• _Page text_
"""

Others were recovered in complicated FBI stings and most of
the discoveries contain elements that could be straight from the plot of the
latest Coen Brothers movie. Sadly the
Russian coins that make up the bulk of the collection remain missing to this
day.
Google’s newspaper archive is a trove of such stories. Take this example from the Milwaukee Journal,
July 1936, for instance, in which private detective Sheridan. A. Bruseaux –
described as ‘a dapper negro investigator’ was hired to look into a suspicious
boxing match between Joe ‘Brown Bomber’ Louis and Max Shmeling. The Brown Bomber was said to have been
drugged beforehand.
Again, the story contains all the hallmarks of great noir,
including the quote from fast-talking fight promoter Mike Jacobs, who denied
the allegations in the following hard-boiled vernacular: “Louis told me by telephone the only drug he
had was in the fourth round – Max Schmelling’s right hand punches.”

"""

• _Given data_
"""

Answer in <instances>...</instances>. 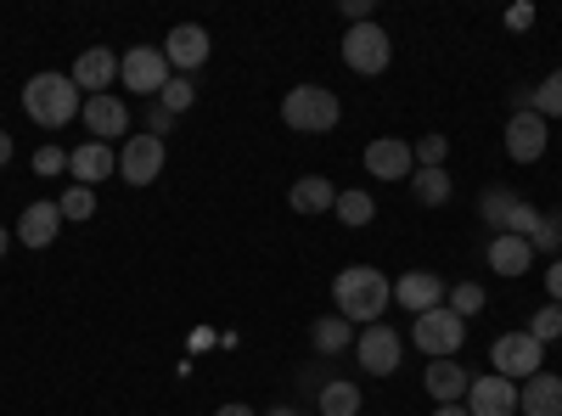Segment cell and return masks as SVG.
<instances>
[{"instance_id":"cell-1","label":"cell","mask_w":562,"mask_h":416,"mask_svg":"<svg viewBox=\"0 0 562 416\" xmlns=\"http://www.w3.org/2000/svg\"><path fill=\"white\" fill-rule=\"evenodd\" d=\"M389 299H394L389 276L371 270V265H349V270H338V282H333V304H338L344 321H355V327H371V315H383Z\"/></svg>"},{"instance_id":"cell-2","label":"cell","mask_w":562,"mask_h":416,"mask_svg":"<svg viewBox=\"0 0 562 416\" xmlns=\"http://www.w3.org/2000/svg\"><path fill=\"white\" fill-rule=\"evenodd\" d=\"M23 113L40 124V130H63L74 113H85V97L68 74H34L23 85Z\"/></svg>"},{"instance_id":"cell-3","label":"cell","mask_w":562,"mask_h":416,"mask_svg":"<svg viewBox=\"0 0 562 416\" xmlns=\"http://www.w3.org/2000/svg\"><path fill=\"white\" fill-rule=\"evenodd\" d=\"M338 119H344L338 90H326V85H299V90L281 97V124L299 130V135H326Z\"/></svg>"},{"instance_id":"cell-4","label":"cell","mask_w":562,"mask_h":416,"mask_svg":"<svg viewBox=\"0 0 562 416\" xmlns=\"http://www.w3.org/2000/svg\"><path fill=\"white\" fill-rule=\"evenodd\" d=\"M411 338H416V349L428 355V360H456L461 344H467V321H461L456 310L439 304V310H428V315H416Z\"/></svg>"},{"instance_id":"cell-5","label":"cell","mask_w":562,"mask_h":416,"mask_svg":"<svg viewBox=\"0 0 562 416\" xmlns=\"http://www.w3.org/2000/svg\"><path fill=\"white\" fill-rule=\"evenodd\" d=\"M119 79H124V90H135V97L158 102L164 85H169V57H164V45H135V52H124V57H119Z\"/></svg>"},{"instance_id":"cell-6","label":"cell","mask_w":562,"mask_h":416,"mask_svg":"<svg viewBox=\"0 0 562 416\" xmlns=\"http://www.w3.org/2000/svg\"><path fill=\"white\" fill-rule=\"evenodd\" d=\"M490 360H495V378H506V383H529L535 372H546V349L529 338V333H506V338H495L490 344Z\"/></svg>"},{"instance_id":"cell-7","label":"cell","mask_w":562,"mask_h":416,"mask_svg":"<svg viewBox=\"0 0 562 416\" xmlns=\"http://www.w3.org/2000/svg\"><path fill=\"white\" fill-rule=\"evenodd\" d=\"M389 57H394V40L378 29V23H349V34H344V63L355 68V74H383L389 68Z\"/></svg>"},{"instance_id":"cell-8","label":"cell","mask_w":562,"mask_h":416,"mask_svg":"<svg viewBox=\"0 0 562 416\" xmlns=\"http://www.w3.org/2000/svg\"><path fill=\"white\" fill-rule=\"evenodd\" d=\"M400 355H405V338L394 327H383V321H371V327L355 338V360H360V372H371V378L400 372Z\"/></svg>"},{"instance_id":"cell-9","label":"cell","mask_w":562,"mask_h":416,"mask_svg":"<svg viewBox=\"0 0 562 416\" xmlns=\"http://www.w3.org/2000/svg\"><path fill=\"white\" fill-rule=\"evenodd\" d=\"M119 175L130 180V187H153V180L164 175V142L158 135H130L124 153H119Z\"/></svg>"},{"instance_id":"cell-10","label":"cell","mask_w":562,"mask_h":416,"mask_svg":"<svg viewBox=\"0 0 562 416\" xmlns=\"http://www.w3.org/2000/svg\"><path fill=\"white\" fill-rule=\"evenodd\" d=\"M366 175L371 180H411L416 175L411 142H400V135H378V142L366 147Z\"/></svg>"},{"instance_id":"cell-11","label":"cell","mask_w":562,"mask_h":416,"mask_svg":"<svg viewBox=\"0 0 562 416\" xmlns=\"http://www.w3.org/2000/svg\"><path fill=\"white\" fill-rule=\"evenodd\" d=\"M546 142H551V124L540 113H512L506 119V158L512 164H535L546 153Z\"/></svg>"},{"instance_id":"cell-12","label":"cell","mask_w":562,"mask_h":416,"mask_svg":"<svg viewBox=\"0 0 562 416\" xmlns=\"http://www.w3.org/2000/svg\"><path fill=\"white\" fill-rule=\"evenodd\" d=\"M164 57H169V68H180V74H198V68L209 63V29L175 23L169 40H164Z\"/></svg>"},{"instance_id":"cell-13","label":"cell","mask_w":562,"mask_h":416,"mask_svg":"<svg viewBox=\"0 0 562 416\" xmlns=\"http://www.w3.org/2000/svg\"><path fill=\"white\" fill-rule=\"evenodd\" d=\"M518 411V383L506 378H473V389H467V416H512Z\"/></svg>"},{"instance_id":"cell-14","label":"cell","mask_w":562,"mask_h":416,"mask_svg":"<svg viewBox=\"0 0 562 416\" xmlns=\"http://www.w3.org/2000/svg\"><path fill=\"white\" fill-rule=\"evenodd\" d=\"M68 79L79 85V97H108V85L119 79V57L108 52V45H90V52L74 63Z\"/></svg>"},{"instance_id":"cell-15","label":"cell","mask_w":562,"mask_h":416,"mask_svg":"<svg viewBox=\"0 0 562 416\" xmlns=\"http://www.w3.org/2000/svg\"><path fill=\"white\" fill-rule=\"evenodd\" d=\"M445 293H450V288L439 282L434 270H405L400 282H394V299H400L411 315H428V310H439V304H445Z\"/></svg>"},{"instance_id":"cell-16","label":"cell","mask_w":562,"mask_h":416,"mask_svg":"<svg viewBox=\"0 0 562 416\" xmlns=\"http://www.w3.org/2000/svg\"><path fill=\"white\" fill-rule=\"evenodd\" d=\"M68 169H74V187L97 192V180H108V175L119 169V153H113L108 142H85V147L68 153Z\"/></svg>"},{"instance_id":"cell-17","label":"cell","mask_w":562,"mask_h":416,"mask_svg":"<svg viewBox=\"0 0 562 416\" xmlns=\"http://www.w3.org/2000/svg\"><path fill=\"white\" fill-rule=\"evenodd\" d=\"M57 231H63V209L57 203H29L23 220H18V243L23 248H52Z\"/></svg>"},{"instance_id":"cell-18","label":"cell","mask_w":562,"mask_h":416,"mask_svg":"<svg viewBox=\"0 0 562 416\" xmlns=\"http://www.w3.org/2000/svg\"><path fill=\"white\" fill-rule=\"evenodd\" d=\"M518 411L524 416H562V378L535 372L529 383H518Z\"/></svg>"},{"instance_id":"cell-19","label":"cell","mask_w":562,"mask_h":416,"mask_svg":"<svg viewBox=\"0 0 562 416\" xmlns=\"http://www.w3.org/2000/svg\"><path fill=\"white\" fill-rule=\"evenodd\" d=\"M85 124H90V142H113V135L130 130V108L119 97H85Z\"/></svg>"},{"instance_id":"cell-20","label":"cell","mask_w":562,"mask_h":416,"mask_svg":"<svg viewBox=\"0 0 562 416\" xmlns=\"http://www.w3.org/2000/svg\"><path fill=\"white\" fill-rule=\"evenodd\" d=\"M467 389H473V378H467L461 360H434V366H428V394H434L439 405H461Z\"/></svg>"},{"instance_id":"cell-21","label":"cell","mask_w":562,"mask_h":416,"mask_svg":"<svg viewBox=\"0 0 562 416\" xmlns=\"http://www.w3.org/2000/svg\"><path fill=\"white\" fill-rule=\"evenodd\" d=\"M529 265H535L529 237H512V231H495V243H490V270H501V276H524Z\"/></svg>"},{"instance_id":"cell-22","label":"cell","mask_w":562,"mask_h":416,"mask_svg":"<svg viewBox=\"0 0 562 416\" xmlns=\"http://www.w3.org/2000/svg\"><path fill=\"white\" fill-rule=\"evenodd\" d=\"M288 203H293V214H326V209L338 203V187L326 175H304V180H293Z\"/></svg>"},{"instance_id":"cell-23","label":"cell","mask_w":562,"mask_h":416,"mask_svg":"<svg viewBox=\"0 0 562 416\" xmlns=\"http://www.w3.org/2000/svg\"><path fill=\"white\" fill-rule=\"evenodd\" d=\"M310 344H315L321 355H344V349H355V321H344V315H321L315 327H310Z\"/></svg>"},{"instance_id":"cell-24","label":"cell","mask_w":562,"mask_h":416,"mask_svg":"<svg viewBox=\"0 0 562 416\" xmlns=\"http://www.w3.org/2000/svg\"><path fill=\"white\" fill-rule=\"evenodd\" d=\"M411 192H416L422 209H445L456 187H450V175H445V169H416V175H411Z\"/></svg>"},{"instance_id":"cell-25","label":"cell","mask_w":562,"mask_h":416,"mask_svg":"<svg viewBox=\"0 0 562 416\" xmlns=\"http://www.w3.org/2000/svg\"><path fill=\"white\" fill-rule=\"evenodd\" d=\"M333 214H338L349 231H360V225H371V214H378V198H371V192H338Z\"/></svg>"},{"instance_id":"cell-26","label":"cell","mask_w":562,"mask_h":416,"mask_svg":"<svg viewBox=\"0 0 562 416\" xmlns=\"http://www.w3.org/2000/svg\"><path fill=\"white\" fill-rule=\"evenodd\" d=\"M315 405H321V416H360V389L355 383H326Z\"/></svg>"},{"instance_id":"cell-27","label":"cell","mask_w":562,"mask_h":416,"mask_svg":"<svg viewBox=\"0 0 562 416\" xmlns=\"http://www.w3.org/2000/svg\"><path fill=\"white\" fill-rule=\"evenodd\" d=\"M529 113H540L546 124H551V119H562V68H557L540 90H529Z\"/></svg>"},{"instance_id":"cell-28","label":"cell","mask_w":562,"mask_h":416,"mask_svg":"<svg viewBox=\"0 0 562 416\" xmlns=\"http://www.w3.org/2000/svg\"><path fill=\"white\" fill-rule=\"evenodd\" d=\"M192 102H198V90H192V74H169L164 97H158V108H164V113H186Z\"/></svg>"},{"instance_id":"cell-29","label":"cell","mask_w":562,"mask_h":416,"mask_svg":"<svg viewBox=\"0 0 562 416\" xmlns=\"http://www.w3.org/2000/svg\"><path fill=\"white\" fill-rule=\"evenodd\" d=\"M529 338H535L540 349L562 338V304H551V299H546V310H535V321H529Z\"/></svg>"},{"instance_id":"cell-30","label":"cell","mask_w":562,"mask_h":416,"mask_svg":"<svg viewBox=\"0 0 562 416\" xmlns=\"http://www.w3.org/2000/svg\"><path fill=\"white\" fill-rule=\"evenodd\" d=\"M445 310H456L461 321L479 315V310H484V288H479V282H456V288L445 293Z\"/></svg>"},{"instance_id":"cell-31","label":"cell","mask_w":562,"mask_h":416,"mask_svg":"<svg viewBox=\"0 0 562 416\" xmlns=\"http://www.w3.org/2000/svg\"><path fill=\"white\" fill-rule=\"evenodd\" d=\"M57 209H63V220H90V214H97V192H90V187H68L57 198Z\"/></svg>"},{"instance_id":"cell-32","label":"cell","mask_w":562,"mask_h":416,"mask_svg":"<svg viewBox=\"0 0 562 416\" xmlns=\"http://www.w3.org/2000/svg\"><path fill=\"white\" fill-rule=\"evenodd\" d=\"M411 153H416V169H445V153H450V142H445V135H422V142H416Z\"/></svg>"},{"instance_id":"cell-33","label":"cell","mask_w":562,"mask_h":416,"mask_svg":"<svg viewBox=\"0 0 562 416\" xmlns=\"http://www.w3.org/2000/svg\"><path fill=\"white\" fill-rule=\"evenodd\" d=\"M518 203H524L518 192H484V220L506 231V214H512V209H518Z\"/></svg>"},{"instance_id":"cell-34","label":"cell","mask_w":562,"mask_h":416,"mask_svg":"<svg viewBox=\"0 0 562 416\" xmlns=\"http://www.w3.org/2000/svg\"><path fill=\"white\" fill-rule=\"evenodd\" d=\"M546 214L540 209H529V203H518V209H512L506 214V231H512V237H535V225H540Z\"/></svg>"},{"instance_id":"cell-35","label":"cell","mask_w":562,"mask_h":416,"mask_svg":"<svg viewBox=\"0 0 562 416\" xmlns=\"http://www.w3.org/2000/svg\"><path fill=\"white\" fill-rule=\"evenodd\" d=\"M34 169H40V175H63V169H68V153H63V147H40V153H34Z\"/></svg>"},{"instance_id":"cell-36","label":"cell","mask_w":562,"mask_h":416,"mask_svg":"<svg viewBox=\"0 0 562 416\" xmlns=\"http://www.w3.org/2000/svg\"><path fill=\"white\" fill-rule=\"evenodd\" d=\"M557 243H562V225H557V220H540V225H535V237H529V248H535V254H540V248L551 254Z\"/></svg>"},{"instance_id":"cell-37","label":"cell","mask_w":562,"mask_h":416,"mask_svg":"<svg viewBox=\"0 0 562 416\" xmlns=\"http://www.w3.org/2000/svg\"><path fill=\"white\" fill-rule=\"evenodd\" d=\"M506 29H512V34L535 29V7H529V0H524V7H512V12H506Z\"/></svg>"},{"instance_id":"cell-38","label":"cell","mask_w":562,"mask_h":416,"mask_svg":"<svg viewBox=\"0 0 562 416\" xmlns=\"http://www.w3.org/2000/svg\"><path fill=\"white\" fill-rule=\"evenodd\" d=\"M169 124H175V113H164V108L153 102V113H147V135H158V142H164V135H169Z\"/></svg>"},{"instance_id":"cell-39","label":"cell","mask_w":562,"mask_h":416,"mask_svg":"<svg viewBox=\"0 0 562 416\" xmlns=\"http://www.w3.org/2000/svg\"><path fill=\"white\" fill-rule=\"evenodd\" d=\"M371 7H378V0H344L349 23H378V18H371Z\"/></svg>"},{"instance_id":"cell-40","label":"cell","mask_w":562,"mask_h":416,"mask_svg":"<svg viewBox=\"0 0 562 416\" xmlns=\"http://www.w3.org/2000/svg\"><path fill=\"white\" fill-rule=\"evenodd\" d=\"M546 299L562 304V259H551V270H546Z\"/></svg>"},{"instance_id":"cell-41","label":"cell","mask_w":562,"mask_h":416,"mask_svg":"<svg viewBox=\"0 0 562 416\" xmlns=\"http://www.w3.org/2000/svg\"><path fill=\"white\" fill-rule=\"evenodd\" d=\"M214 416H254V405H237V400H231V405H220Z\"/></svg>"},{"instance_id":"cell-42","label":"cell","mask_w":562,"mask_h":416,"mask_svg":"<svg viewBox=\"0 0 562 416\" xmlns=\"http://www.w3.org/2000/svg\"><path fill=\"white\" fill-rule=\"evenodd\" d=\"M7 164H12V135L0 130V169H7Z\"/></svg>"},{"instance_id":"cell-43","label":"cell","mask_w":562,"mask_h":416,"mask_svg":"<svg viewBox=\"0 0 562 416\" xmlns=\"http://www.w3.org/2000/svg\"><path fill=\"white\" fill-rule=\"evenodd\" d=\"M434 416H467V405H439Z\"/></svg>"},{"instance_id":"cell-44","label":"cell","mask_w":562,"mask_h":416,"mask_svg":"<svg viewBox=\"0 0 562 416\" xmlns=\"http://www.w3.org/2000/svg\"><path fill=\"white\" fill-rule=\"evenodd\" d=\"M265 416H299V411H293V405H270Z\"/></svg>"},{"instance_id":"cell-45","label":"cell","mask_w":562,"mask_h":416,"mask_svg":"<svg viewBox=\"0 0 562 416\" xmlns=\"http://www.w3.org/2000/svg\"><path fill=\"white\" fill-rule=\"evenodd\" d=\"M0 259H7V225H0Z\"/></svg>"}]
</instances>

"""

• _Required work_
Rewrite the crime-story text from "Google’s newspaper archive" to "drugged beforehand.", putting "private investigator" in place of "private detective".

• _Full response_
Google’s newspaper archive is a trove of such stories. Take this example from the Milwaukee Journal,
July 1936, for instance, in which private investigator Sheridan. A. Bruseaux –
described as ‘a dapper negro investigator’ was hired to look into a suspicious
boxing match between Joe ‘Brown Bomber’ Louis and Max Shmeling. The Brown Bomber was said to have been
drugged beforehand.